Nonostante la riservatezza del contratto con la Novartis, tra le righe della delibera della corte trapelano alcune parti dello stesso, ovvero quelle che più di altre hanno sollevato dubbi nella corte stessa. Tra questi il fatto che il contratto sia stato stipulato prima che il vaccino - chiamato Focetria - esistesse e fosse autorizzato dal''UE. A partire da questo dato il contratto, sottolinea la Corte, include «la possibilità di mancato rispetto delle date di consegna del prodotto senza l’applicazione di alcu­na penalità». Inoltre "anche in assenza dell’autorizzazione all’im­missione in commercio in Italia» il Ministero appare obbligato ad accettare il vaccino.

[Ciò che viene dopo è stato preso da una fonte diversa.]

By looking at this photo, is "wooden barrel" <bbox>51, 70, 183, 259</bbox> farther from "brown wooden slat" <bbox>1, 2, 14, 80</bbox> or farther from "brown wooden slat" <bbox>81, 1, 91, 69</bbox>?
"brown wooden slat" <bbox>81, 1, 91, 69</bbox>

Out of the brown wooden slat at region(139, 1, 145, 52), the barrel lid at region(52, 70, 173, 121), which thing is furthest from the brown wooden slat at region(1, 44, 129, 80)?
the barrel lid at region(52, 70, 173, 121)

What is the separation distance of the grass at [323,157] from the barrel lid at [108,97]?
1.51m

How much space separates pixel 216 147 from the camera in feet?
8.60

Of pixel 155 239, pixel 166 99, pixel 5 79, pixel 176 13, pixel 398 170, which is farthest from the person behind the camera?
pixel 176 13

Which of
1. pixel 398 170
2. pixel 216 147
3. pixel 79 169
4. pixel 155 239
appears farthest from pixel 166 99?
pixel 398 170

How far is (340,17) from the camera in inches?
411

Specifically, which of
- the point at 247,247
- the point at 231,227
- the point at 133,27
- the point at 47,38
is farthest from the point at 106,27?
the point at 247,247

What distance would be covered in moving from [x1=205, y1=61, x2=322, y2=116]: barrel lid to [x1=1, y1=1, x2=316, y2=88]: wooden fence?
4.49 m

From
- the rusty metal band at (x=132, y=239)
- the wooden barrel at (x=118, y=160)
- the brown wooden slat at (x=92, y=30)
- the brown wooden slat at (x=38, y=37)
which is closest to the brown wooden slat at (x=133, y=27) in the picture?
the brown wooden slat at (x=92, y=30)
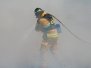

Ma non è tutto. Il Ministero sarebbe rimborsato in caso di danni causati a terzi solo nel presenza di difetti di fabbricazione, mentre in tutti gli altri casi ad essere rimborsato sarebbe la Novartis, la quale, ovviamente, è l'unica chiamata a definire se il vaccino è difettoso oppure no. Infine, sempre secondo l'Ufficio controllo della Corte, il contratto sarebbe «carente del parere di un organo tecnico in grado di attestare la con­gruità dei prezzi».

Ormai sono tutti dettagli, i soldi - quanti non si sa e non si capisce perchè non si debba sapere essendo denaro pubblico - sono stati spesi per la felicità della Multinazionale Novartis e anche nostra, visto che la sconfitta del virus suino è stata così varata!